03 September 2023
In a world that is changing so quickly, to reliably measure the attractiveness of countries we need elaborate statistical tools: "Statistical tools of synthesis, such as the GAI, are fundamental to analyse reality on the basis of quantitative, objective data and information, not filtered by the lens of opinion that inevitably distorts facts. A quantitative index, built from databases collected by the most accredited international institutions and according to a rigorous methodology. This methodology is subject to an independent statistical audit conducted by the Joint Research Centre of the European Commission, which annually conducts a methodological review of our work, highlighting its scientific soundness", illustrates Valerio De Molli, Managing Partner and CEO of The European House - Ambrosetti.
The results of the 2023 GAI
Despite the positive change in the ranking, Italy is unable to close the gap with the Benchmark countries, which remains significant. In fact, despite recording a score of 66.3, with an improvement of 4.1 points compared to 2022, there is still a gap of 12.6 points with France and 33.7 with Germany. Not only that: Spain, which is in a lower position than Italy, has significantly improved its score (64.6 in 2023 vs 58.7 in 2022), with a gap of only 1.7 points from Italy. Considering the G7 countries (Canada, France, Germany, Italy, Japan, United States, United Kingdom, United States), Italy is the least attractive country in the group: the average score of the G7 countries is 85.4, with a gap of 19 points compared to the Italian score. More specifically, with reference to the 4 macro areas that make up the positioning index, Italy is 45th in the Opening dimension, 11th for Innovation, 56th for Efficiency and 12th for Equipment.
Only 7 countries rank in the high attractiveness range (equal to 4.8% of the total countries analyzed): Germany, the United States, the United Kingdom, Japan, China, South Korea, and Australia. 17 countries - including Italy - have a good level of attractiveness (11.6% of the total); 74 countries have a medium attractiveness (50.7%); 47 countries a low attractiveness (32.2%).
Focus: low wage emergency
In the last 30 years, Italy is the only country among the major advanced economies in which average wages at purchasing power parity have even fallen, registering in 2022 lower values of -488 dollars compared to average wages in 1991.
In Italy there is a real wage emergency, which is aggravated by the diversity of the productive districts in the macro-regions of our country. The people employed in the foreign (13%) and Italian (12%) multinationals - the kind of companies that pay better - are a quarter of the total workers in the North West, in the South, however, the total share of employed in the multinationals is 10% (4% foreign multinationals, 6% Italian multinationals).
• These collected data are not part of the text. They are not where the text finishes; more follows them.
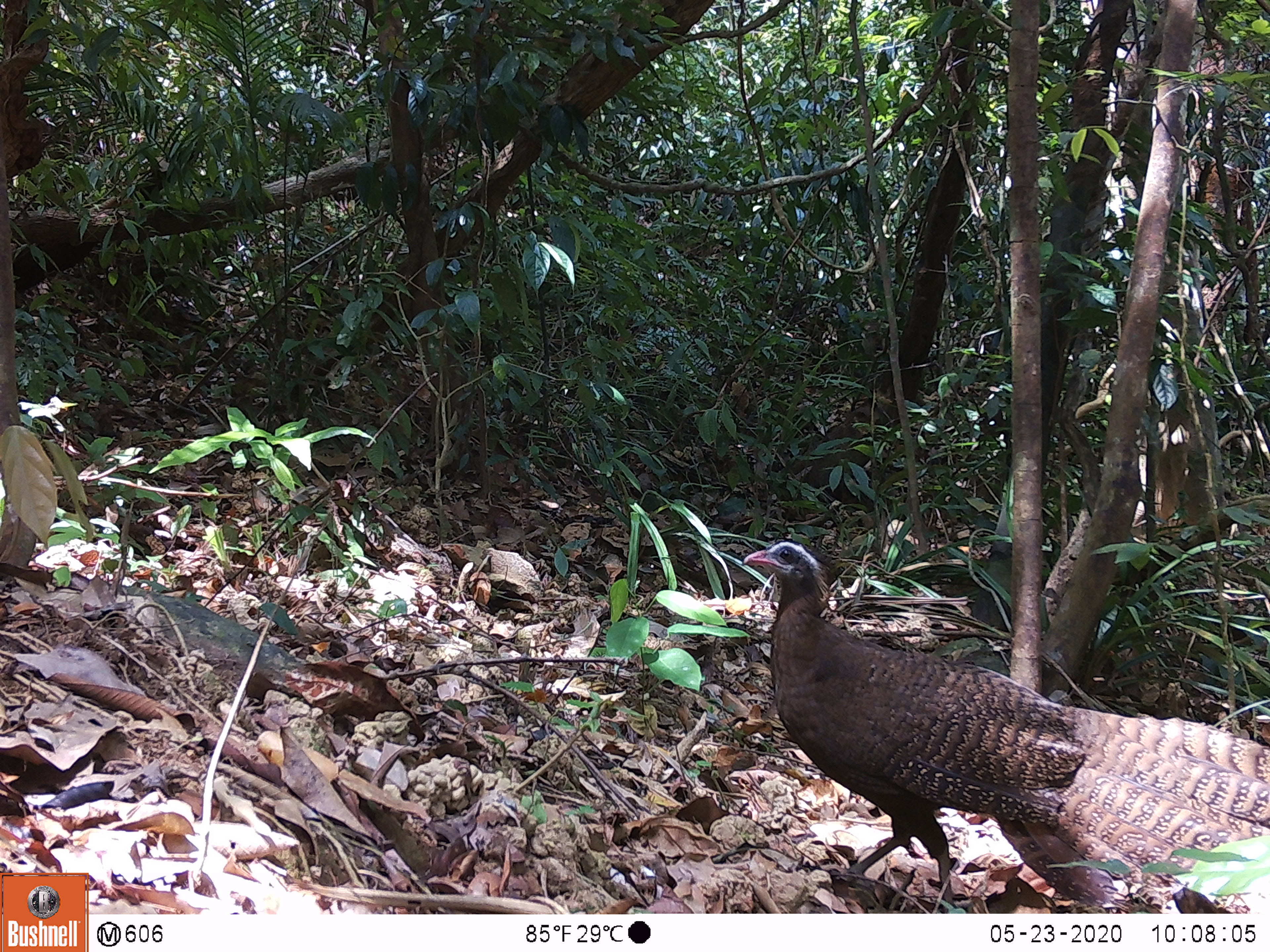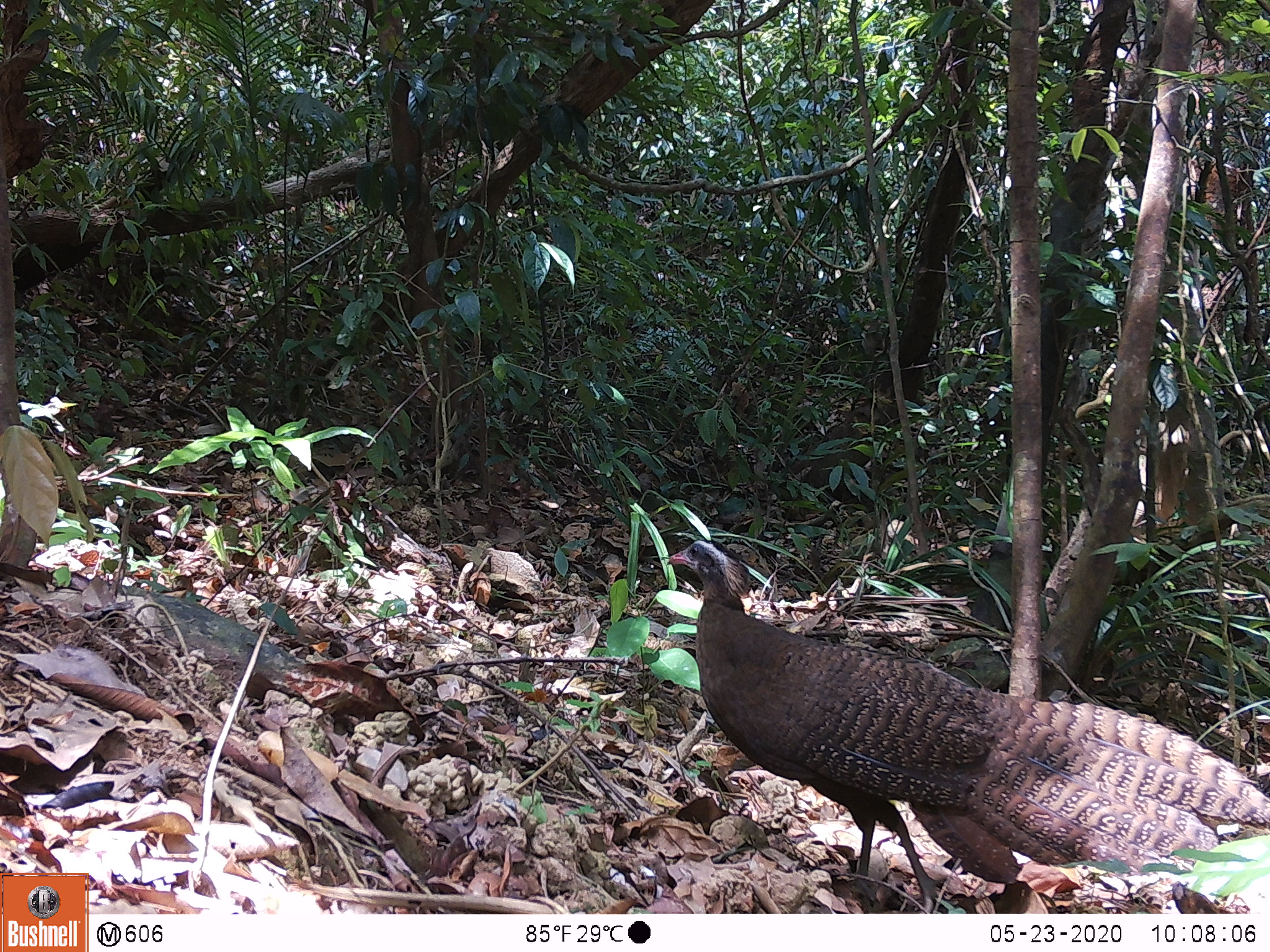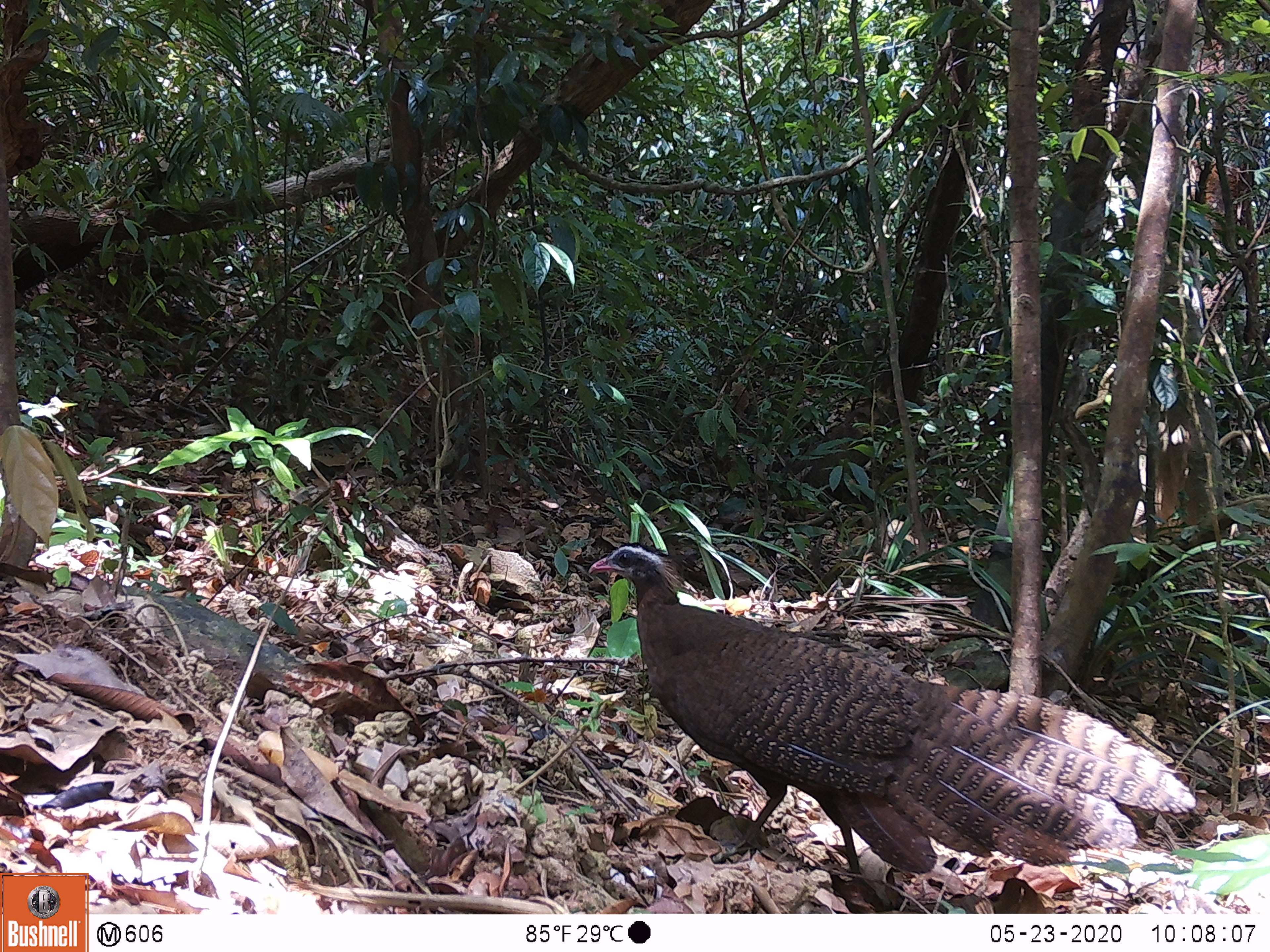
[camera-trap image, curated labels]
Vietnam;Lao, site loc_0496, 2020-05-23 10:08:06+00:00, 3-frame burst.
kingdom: Animalia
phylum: Chordata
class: Aves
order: Galliformes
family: Phasianidae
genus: Rheinardia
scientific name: Rheinardia ocellata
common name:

For the making of the 8th edition of the Global Attractiveness Index, through a what-if analysis we calculated the potential benefit - on national GDP and on tax revenue for the State - that can be activated by giving a higher salary to employees in Italy, in line with the one guaranteed by the multinationals.
In this scenario, there would be a growth of +156.2 billion Euros that, net of the tax burden and considering the propensity to save of Italian households, would entail an increase of +5.7% of national consumption, with an increase in national GDP of +4,5%, that is to say additional 75 billion Euro.